Untuk itu, pemerintah mulai mengambil langkah penyelesaian. Said Iqbal mengungkapkan bahwa pihak MIND ID akan memanggil PT Freeport Indonesia guna mencari solusi terbaik atas persoalan tersebut. Proses penyelesaian itu disebut akan dipimpin langsung oleh Dony Oskaria.

Di tingkat daerah, DPRD Kabupaten Mimika juga telah membentuk panitia khusus (Pansus) untuk mendorong penyelesaian kasus yang telah berlangsung hampir sembilan tahun tersebut.

“Ini bukan angka kecil, 2.400 pekerja. Sudah terlalu lama menggantung. Harapan kita, mereka bisa kembali bekerja. Kalau tidak memungkinkan, maka hak-hak mereka wajib dibayarkan, tentu dengan persetujuan para pekerja,” tegas Said Iqbal.

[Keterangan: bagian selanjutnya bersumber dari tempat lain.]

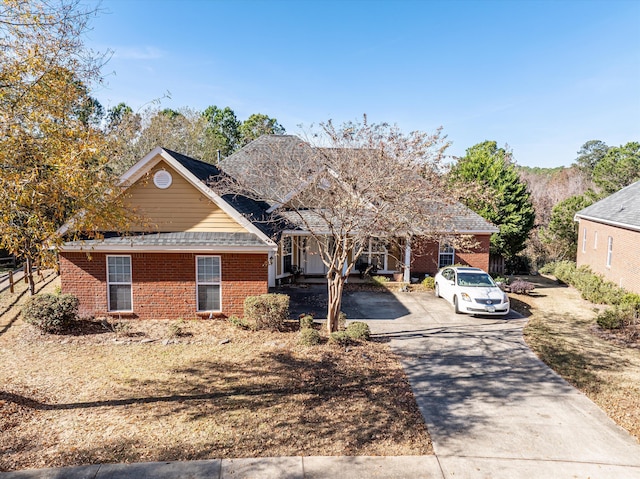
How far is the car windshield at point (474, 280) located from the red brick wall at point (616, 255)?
7.67 meters

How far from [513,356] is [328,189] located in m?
6.94

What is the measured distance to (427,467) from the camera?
19.9ft

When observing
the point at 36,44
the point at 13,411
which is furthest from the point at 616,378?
the point at 36,44

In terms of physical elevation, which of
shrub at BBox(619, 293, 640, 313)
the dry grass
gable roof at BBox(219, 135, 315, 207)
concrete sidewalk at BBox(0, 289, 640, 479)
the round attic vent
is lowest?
the dry grass

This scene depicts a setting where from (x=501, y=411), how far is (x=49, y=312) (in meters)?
12.3

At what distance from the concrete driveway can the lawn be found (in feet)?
1.72

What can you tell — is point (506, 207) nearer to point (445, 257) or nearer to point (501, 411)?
point (445, 257)

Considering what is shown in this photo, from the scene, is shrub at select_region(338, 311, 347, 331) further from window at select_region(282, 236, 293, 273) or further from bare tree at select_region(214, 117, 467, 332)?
window at select_region(282, 236, 293, 273)

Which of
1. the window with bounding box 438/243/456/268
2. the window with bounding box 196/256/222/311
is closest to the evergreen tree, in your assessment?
the window with bounding box 438/243/456/268

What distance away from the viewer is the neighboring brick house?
18.8 m

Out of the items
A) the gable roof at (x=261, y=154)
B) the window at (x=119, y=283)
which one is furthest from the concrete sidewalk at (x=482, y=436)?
the gable roof at (x=261, y=154)

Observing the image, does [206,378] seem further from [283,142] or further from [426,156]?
[283,142]

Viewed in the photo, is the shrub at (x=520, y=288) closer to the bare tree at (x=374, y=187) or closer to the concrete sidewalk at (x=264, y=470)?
the bare tree at (x=374, y=187)

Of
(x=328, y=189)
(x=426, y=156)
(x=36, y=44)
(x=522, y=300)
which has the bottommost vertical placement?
(x=522, y=300)
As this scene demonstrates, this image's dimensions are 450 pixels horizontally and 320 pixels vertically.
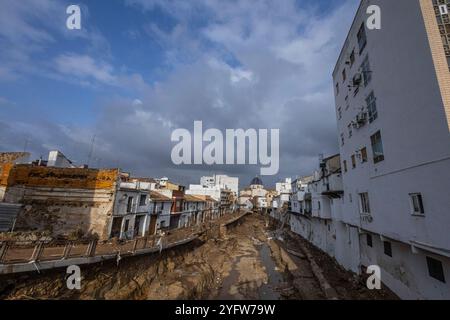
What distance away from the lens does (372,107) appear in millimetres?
13664

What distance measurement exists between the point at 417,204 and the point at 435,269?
3197 mm

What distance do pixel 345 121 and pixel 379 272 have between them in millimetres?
12427

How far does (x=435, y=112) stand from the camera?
8242mm

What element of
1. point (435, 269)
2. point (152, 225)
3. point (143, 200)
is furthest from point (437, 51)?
point (152, 225)

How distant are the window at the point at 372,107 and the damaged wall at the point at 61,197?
23116 millimetres

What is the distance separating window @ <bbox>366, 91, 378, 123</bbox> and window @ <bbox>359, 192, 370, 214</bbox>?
17.7ft

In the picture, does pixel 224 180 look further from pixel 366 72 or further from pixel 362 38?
pixel 366 72

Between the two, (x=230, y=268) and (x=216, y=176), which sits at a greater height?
(x=216, y=176)

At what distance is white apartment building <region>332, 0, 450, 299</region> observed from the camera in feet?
27.1

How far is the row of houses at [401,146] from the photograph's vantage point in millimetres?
8320

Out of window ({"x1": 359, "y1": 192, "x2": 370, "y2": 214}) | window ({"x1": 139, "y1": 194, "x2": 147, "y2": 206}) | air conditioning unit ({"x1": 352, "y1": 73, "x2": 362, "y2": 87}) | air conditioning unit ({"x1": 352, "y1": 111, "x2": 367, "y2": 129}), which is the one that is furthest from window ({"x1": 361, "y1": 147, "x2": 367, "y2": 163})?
window ({"x1": 139, "y1": 194, "x2": 147, "y2": 206})

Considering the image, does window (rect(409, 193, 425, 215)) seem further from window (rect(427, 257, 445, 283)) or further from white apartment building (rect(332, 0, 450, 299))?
window (rect(427, 257, 445, 283))

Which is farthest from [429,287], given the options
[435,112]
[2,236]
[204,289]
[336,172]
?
[2,236]
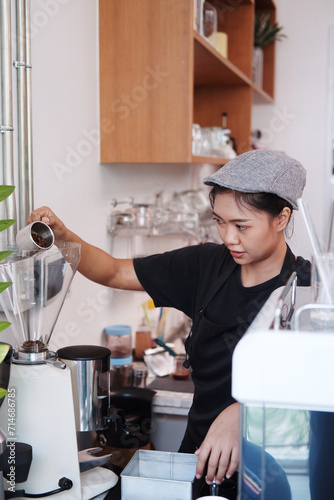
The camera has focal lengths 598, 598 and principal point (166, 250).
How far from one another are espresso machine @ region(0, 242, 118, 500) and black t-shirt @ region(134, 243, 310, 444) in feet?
1.05

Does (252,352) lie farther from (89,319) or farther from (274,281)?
(89,319)

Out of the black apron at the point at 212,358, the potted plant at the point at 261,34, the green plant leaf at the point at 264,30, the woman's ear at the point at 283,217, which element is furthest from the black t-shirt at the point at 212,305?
the green plant leaf at the point at 264,30

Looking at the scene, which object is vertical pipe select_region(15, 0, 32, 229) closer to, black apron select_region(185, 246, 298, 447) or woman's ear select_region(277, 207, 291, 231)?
black apron select_region(185, 246, 298, 447)

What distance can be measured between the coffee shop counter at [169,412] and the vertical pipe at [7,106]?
0.77 meters

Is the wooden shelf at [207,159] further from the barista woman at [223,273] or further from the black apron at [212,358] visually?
the black apron at [212,358]

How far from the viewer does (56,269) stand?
4.08 feet

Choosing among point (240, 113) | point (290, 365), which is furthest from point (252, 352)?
point (240, 113)

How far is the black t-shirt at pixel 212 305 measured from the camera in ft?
4.87

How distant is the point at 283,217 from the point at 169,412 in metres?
0.84

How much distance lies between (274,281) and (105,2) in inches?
47.3

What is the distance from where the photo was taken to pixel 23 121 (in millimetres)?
1521

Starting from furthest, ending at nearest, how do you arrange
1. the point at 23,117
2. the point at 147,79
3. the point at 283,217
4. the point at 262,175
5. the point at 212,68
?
1. the point at 212,68
2. the point at 147,79
3. the point at 23,117
4. the point at 283,217
5. the point at 262,175

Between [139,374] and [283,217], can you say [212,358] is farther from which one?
[139,374]

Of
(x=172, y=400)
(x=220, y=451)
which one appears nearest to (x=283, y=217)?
(x=220, y=451)
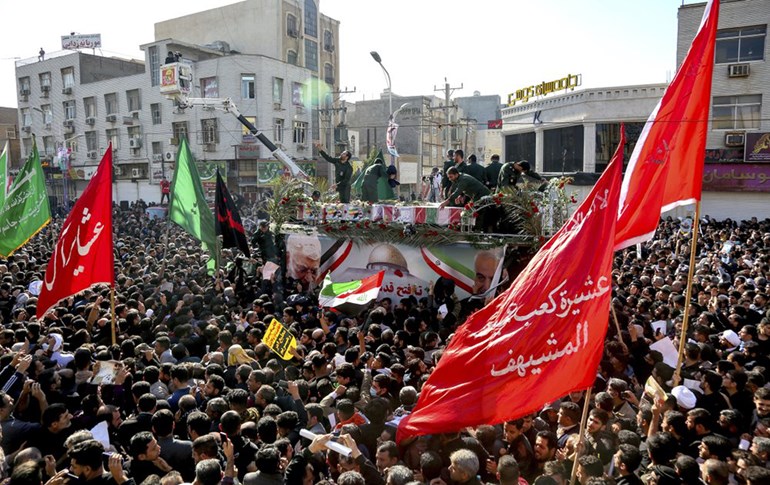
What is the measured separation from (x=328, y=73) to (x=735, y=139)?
28659mm

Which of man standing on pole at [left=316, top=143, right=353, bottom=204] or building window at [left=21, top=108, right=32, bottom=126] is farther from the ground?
building window at [left=21, top=108, right=32, bottom=126]

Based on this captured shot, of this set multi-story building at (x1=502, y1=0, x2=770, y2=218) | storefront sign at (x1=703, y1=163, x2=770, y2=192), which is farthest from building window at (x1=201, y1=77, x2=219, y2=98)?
storefront sign at (x1=703, y1=163, x2=770, y2=192)

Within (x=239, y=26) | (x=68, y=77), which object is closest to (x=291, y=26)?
(x=239, y=26)

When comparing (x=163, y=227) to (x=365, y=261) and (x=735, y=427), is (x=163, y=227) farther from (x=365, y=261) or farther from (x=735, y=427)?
(x=735, y=427)

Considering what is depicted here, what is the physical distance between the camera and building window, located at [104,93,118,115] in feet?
133

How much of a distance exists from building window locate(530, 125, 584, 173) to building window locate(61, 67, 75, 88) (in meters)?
33.6

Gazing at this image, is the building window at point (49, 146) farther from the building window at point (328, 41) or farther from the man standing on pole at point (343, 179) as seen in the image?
the man standing on pole at point (343, 179)

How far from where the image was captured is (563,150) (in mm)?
31250

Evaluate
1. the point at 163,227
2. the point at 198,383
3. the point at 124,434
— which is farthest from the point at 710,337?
the point at 163,227

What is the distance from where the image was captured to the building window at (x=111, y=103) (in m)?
40.6

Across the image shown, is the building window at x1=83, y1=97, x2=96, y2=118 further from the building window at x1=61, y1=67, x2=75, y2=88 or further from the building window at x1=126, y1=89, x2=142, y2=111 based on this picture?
the building window at x1=126, y1=89, x2=142, y2=111

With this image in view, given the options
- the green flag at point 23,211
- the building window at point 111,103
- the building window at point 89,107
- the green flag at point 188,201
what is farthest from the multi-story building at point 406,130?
the green flag at point 23,211

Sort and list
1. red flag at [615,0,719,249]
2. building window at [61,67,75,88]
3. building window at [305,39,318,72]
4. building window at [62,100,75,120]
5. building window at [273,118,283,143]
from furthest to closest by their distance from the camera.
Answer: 1. building window at [62,100,75,120]
2. building window at [61,67,75,88]
3. building window at [305,39,318,72]
4. building window at [273,118,283,143]
5. red flag at [615,0,719,249]

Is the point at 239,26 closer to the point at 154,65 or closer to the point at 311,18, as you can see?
the point at 311,18
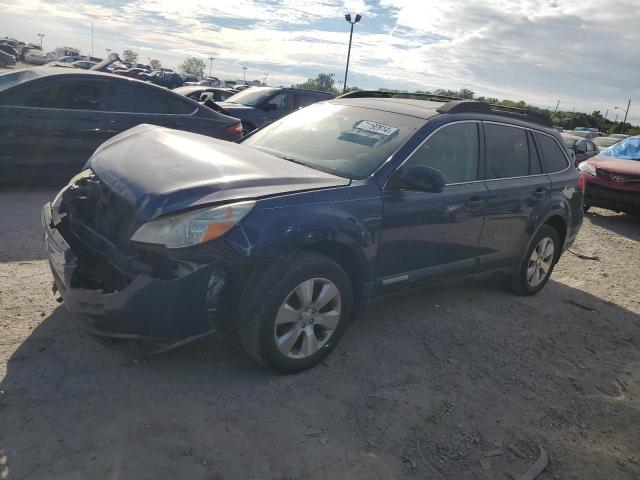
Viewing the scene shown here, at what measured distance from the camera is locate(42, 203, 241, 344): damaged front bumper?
2631mm

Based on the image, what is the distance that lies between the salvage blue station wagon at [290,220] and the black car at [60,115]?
2.90m

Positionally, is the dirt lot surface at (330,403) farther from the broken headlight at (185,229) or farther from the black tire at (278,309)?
the broken headlight at (185,229)

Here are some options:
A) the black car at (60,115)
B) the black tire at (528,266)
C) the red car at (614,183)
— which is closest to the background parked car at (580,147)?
the red car at (614,183)

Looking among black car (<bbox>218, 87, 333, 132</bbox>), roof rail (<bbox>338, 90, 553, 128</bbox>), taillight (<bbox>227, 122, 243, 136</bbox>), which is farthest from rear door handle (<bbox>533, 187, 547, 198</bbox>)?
black car (<bbox>218, 87, 333, 132</bbox>)

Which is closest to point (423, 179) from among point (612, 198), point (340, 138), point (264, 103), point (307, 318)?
point (340, 138)

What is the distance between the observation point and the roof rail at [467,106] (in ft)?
13.6

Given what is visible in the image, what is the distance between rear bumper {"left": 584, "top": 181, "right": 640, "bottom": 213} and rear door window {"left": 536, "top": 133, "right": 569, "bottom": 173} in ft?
15.2

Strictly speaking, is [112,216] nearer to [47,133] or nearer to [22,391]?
[22,391]

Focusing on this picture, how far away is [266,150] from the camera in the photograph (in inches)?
158

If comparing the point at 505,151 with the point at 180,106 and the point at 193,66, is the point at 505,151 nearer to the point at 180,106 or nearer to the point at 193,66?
the point at 180,106

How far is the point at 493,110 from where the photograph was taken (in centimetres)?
450

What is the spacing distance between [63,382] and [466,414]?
2296 millimetres

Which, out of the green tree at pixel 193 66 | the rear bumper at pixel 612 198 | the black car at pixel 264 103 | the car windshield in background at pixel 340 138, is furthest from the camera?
the green tree at pixel 193 66

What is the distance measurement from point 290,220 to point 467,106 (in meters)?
2.10
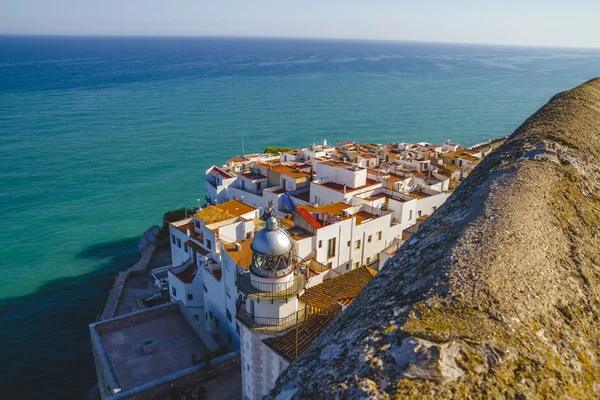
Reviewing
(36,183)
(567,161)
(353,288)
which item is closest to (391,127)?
(36,183)

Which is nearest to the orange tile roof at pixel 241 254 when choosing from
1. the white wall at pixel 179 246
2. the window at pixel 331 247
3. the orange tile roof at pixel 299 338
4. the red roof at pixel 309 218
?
the red roof at pixel 309 218

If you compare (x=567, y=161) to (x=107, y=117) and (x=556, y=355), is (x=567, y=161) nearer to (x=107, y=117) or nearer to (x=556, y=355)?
(x=556, y=355)

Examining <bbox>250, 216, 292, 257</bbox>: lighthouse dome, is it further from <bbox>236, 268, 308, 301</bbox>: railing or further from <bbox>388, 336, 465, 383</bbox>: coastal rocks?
<bbox>388, 336, 465, 383</bbox>: coastal rocks

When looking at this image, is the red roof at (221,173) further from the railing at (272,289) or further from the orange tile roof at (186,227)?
the railing at (272,289)

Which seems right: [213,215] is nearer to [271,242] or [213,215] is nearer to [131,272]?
[131,272]

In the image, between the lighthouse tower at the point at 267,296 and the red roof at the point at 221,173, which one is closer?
the lighthouse tower at the point at 267,296

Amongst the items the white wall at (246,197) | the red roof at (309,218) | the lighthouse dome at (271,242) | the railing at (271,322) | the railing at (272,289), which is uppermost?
the lighthouse dome at (271,242)
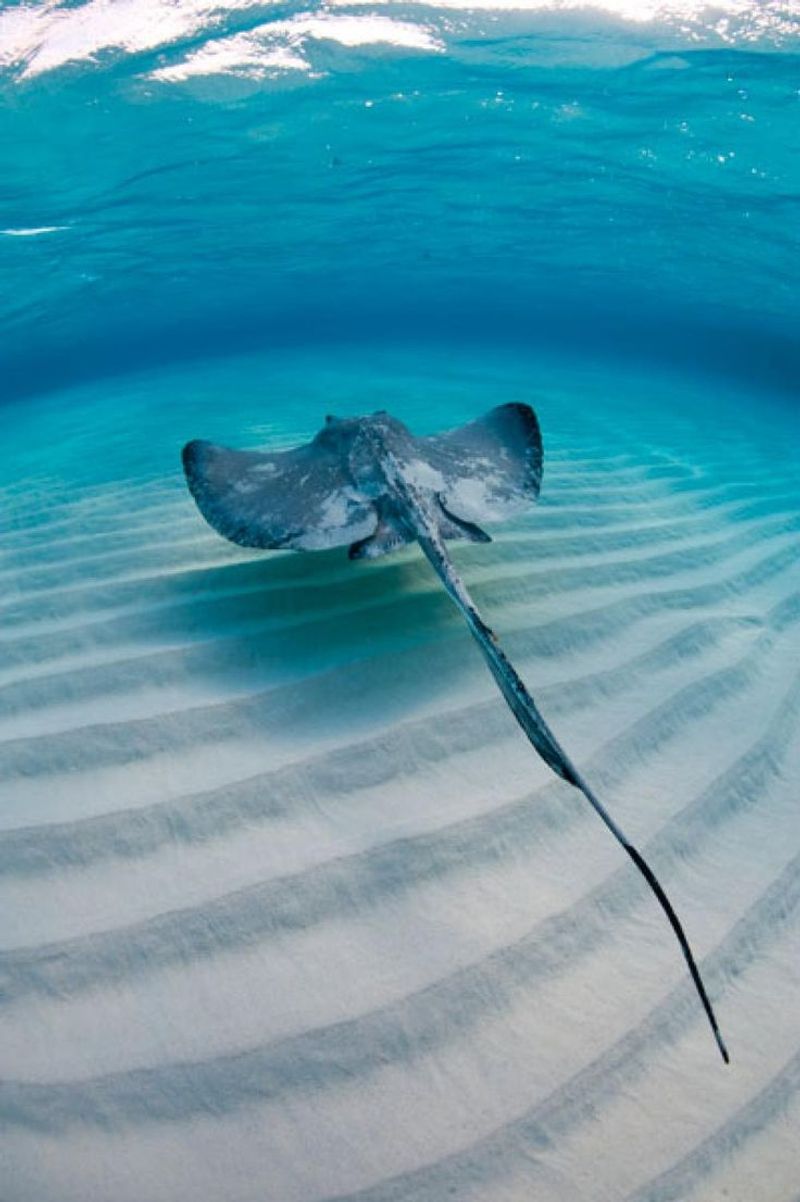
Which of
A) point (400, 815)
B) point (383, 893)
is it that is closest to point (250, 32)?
point (400, 815)

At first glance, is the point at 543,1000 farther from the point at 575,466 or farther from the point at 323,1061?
the point at 575,466

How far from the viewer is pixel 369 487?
3395 millimetres

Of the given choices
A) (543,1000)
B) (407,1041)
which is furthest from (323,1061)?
(543,1000)

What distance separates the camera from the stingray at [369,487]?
3.22 m

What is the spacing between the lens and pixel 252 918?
2.13 metres

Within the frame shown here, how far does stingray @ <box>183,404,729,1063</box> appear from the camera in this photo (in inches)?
127

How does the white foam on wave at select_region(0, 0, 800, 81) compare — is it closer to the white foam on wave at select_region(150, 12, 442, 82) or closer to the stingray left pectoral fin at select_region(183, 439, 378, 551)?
the white foam on wave at select_region(150, 12, 442, 82)

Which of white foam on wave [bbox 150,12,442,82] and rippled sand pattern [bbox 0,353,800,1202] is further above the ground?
white foam on wave [bbox 150,12,442,82]

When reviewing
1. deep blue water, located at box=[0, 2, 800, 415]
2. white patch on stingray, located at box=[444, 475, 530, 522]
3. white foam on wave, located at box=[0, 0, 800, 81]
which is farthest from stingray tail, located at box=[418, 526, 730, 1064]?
deep blue water, located at box=[0, 2, 800, 415]

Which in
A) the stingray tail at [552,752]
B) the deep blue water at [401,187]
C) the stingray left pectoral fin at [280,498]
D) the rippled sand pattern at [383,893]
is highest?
the deep blue water at [401,187]

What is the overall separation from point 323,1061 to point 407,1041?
0.21 m

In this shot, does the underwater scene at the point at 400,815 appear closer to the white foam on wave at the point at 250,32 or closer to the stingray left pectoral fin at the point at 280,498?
the stingray left pectoral fin at the point at 280,498

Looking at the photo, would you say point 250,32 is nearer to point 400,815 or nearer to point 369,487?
point 369,487

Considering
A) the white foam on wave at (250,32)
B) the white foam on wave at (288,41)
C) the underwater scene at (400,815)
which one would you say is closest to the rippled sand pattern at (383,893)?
the underwater scene at (400,815)
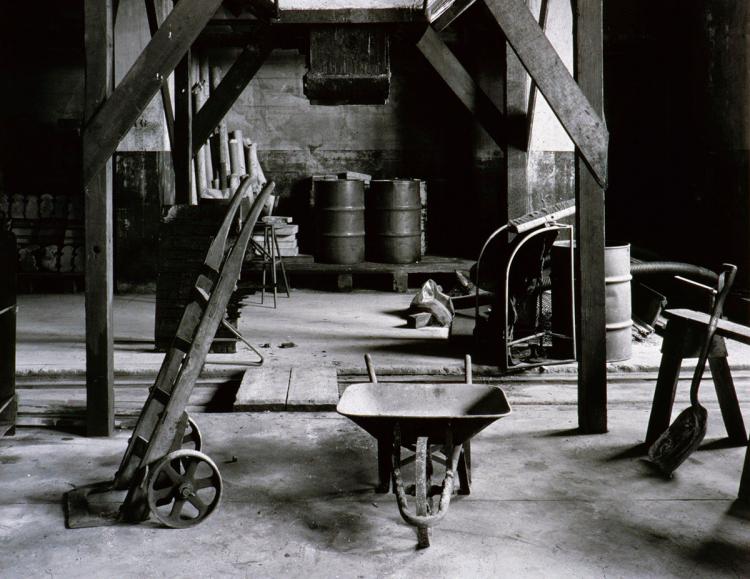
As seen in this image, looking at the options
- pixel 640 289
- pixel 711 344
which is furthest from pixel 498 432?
pixel 640 289

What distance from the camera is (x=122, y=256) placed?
10.5 meters

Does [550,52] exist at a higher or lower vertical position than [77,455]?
higher

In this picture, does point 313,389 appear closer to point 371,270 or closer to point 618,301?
point 618,301

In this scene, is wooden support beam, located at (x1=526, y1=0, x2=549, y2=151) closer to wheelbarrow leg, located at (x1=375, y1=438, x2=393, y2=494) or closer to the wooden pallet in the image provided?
the wooden pallet

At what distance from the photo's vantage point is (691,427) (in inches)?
175

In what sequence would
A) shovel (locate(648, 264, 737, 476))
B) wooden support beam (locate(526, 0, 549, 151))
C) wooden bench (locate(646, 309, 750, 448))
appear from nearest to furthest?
shovel (locate(648, 264, 737, 476)) → wooden bench (locate(646, 309, 750, 448)) → wooden support beam (locate(526, 0, 549, 151))

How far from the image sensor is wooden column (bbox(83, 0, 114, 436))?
4.91m

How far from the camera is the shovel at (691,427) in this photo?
14.3 feet

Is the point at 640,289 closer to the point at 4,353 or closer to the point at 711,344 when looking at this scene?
the point at 711,344

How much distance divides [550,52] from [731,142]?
14.0 ft

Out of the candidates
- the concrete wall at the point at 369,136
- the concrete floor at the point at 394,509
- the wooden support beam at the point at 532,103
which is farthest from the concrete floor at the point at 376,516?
the concrete wall at the point at 369,136

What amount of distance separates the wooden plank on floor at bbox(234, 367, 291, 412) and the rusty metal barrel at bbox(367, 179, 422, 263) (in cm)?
473

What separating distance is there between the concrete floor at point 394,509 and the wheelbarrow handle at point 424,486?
7.7 inches

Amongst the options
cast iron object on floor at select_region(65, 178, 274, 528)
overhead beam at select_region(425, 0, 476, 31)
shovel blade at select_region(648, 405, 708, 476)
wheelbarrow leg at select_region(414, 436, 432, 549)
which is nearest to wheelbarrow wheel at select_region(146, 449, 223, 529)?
cast iron object on floor at select_region(65, 178, 274, 528)
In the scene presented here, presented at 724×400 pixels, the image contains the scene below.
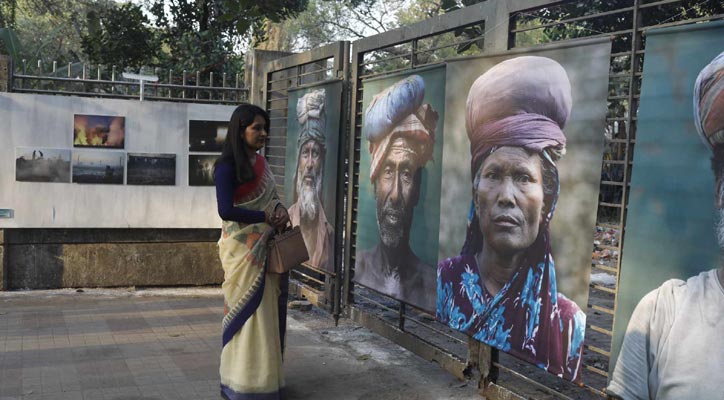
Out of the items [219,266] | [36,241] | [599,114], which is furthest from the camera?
[219,266]

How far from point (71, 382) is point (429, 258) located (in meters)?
2.59

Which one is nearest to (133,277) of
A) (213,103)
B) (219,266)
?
(219,266)

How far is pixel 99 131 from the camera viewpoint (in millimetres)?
8688

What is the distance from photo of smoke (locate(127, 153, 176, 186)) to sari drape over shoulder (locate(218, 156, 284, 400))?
4.37 meters

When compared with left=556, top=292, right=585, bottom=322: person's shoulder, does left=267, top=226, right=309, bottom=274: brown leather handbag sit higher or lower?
higher

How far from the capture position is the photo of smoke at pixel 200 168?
904cm

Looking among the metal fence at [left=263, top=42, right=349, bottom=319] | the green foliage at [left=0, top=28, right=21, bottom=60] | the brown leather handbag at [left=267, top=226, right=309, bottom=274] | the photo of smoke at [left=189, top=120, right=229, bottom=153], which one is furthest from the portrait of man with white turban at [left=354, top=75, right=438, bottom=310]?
the green foliage at [left=0, top=28, right=21, bottom=60]

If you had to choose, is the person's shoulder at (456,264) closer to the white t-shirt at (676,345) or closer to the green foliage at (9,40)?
the white t-shirt at (676,345)

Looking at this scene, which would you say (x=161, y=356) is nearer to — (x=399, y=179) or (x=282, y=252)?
(x=282, y=252)

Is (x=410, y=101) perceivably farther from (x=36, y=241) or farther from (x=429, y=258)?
(x=36, y=241)

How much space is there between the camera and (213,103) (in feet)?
31.2

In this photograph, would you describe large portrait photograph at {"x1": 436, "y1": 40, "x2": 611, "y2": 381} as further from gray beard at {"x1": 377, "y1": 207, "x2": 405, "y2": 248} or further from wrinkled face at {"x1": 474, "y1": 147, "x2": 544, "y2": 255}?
gray beard at {"x1": 377, "y1": 207, "x2": 405, "y2": 248}

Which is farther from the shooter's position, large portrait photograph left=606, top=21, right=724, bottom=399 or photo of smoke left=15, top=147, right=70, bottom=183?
photo of smoke left=15, top=147, right=70, bottom=183

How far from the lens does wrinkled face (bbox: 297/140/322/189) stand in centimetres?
741
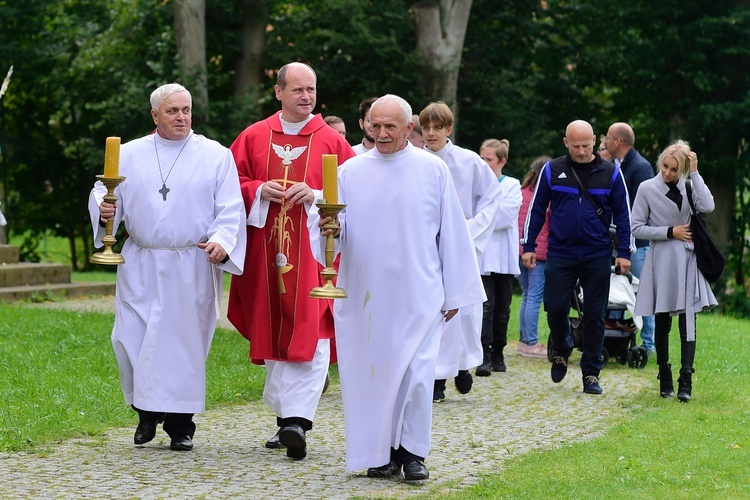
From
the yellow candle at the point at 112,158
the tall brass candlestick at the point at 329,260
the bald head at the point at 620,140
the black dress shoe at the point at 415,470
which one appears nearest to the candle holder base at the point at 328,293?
the tall brass candlestick at the point at 329,260

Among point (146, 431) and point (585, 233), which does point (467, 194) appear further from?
point (146, 431)

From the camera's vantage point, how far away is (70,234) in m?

Kasus PHK ribuan pekerja PT Freeport Indonesia kini menjadi salah satu perhatian pemerintahan Prabowo Subianto dalam upaya memperkuat penyelesaian perselisihan hubungan industrial.

Penyelesaian yang memberikan kepastian hukum, baik bagi pekerja maupun perusahaan, diharapkan menjadi jalan keluar atas sengketa yang telah berlangsung hampir satu dekade tersebut.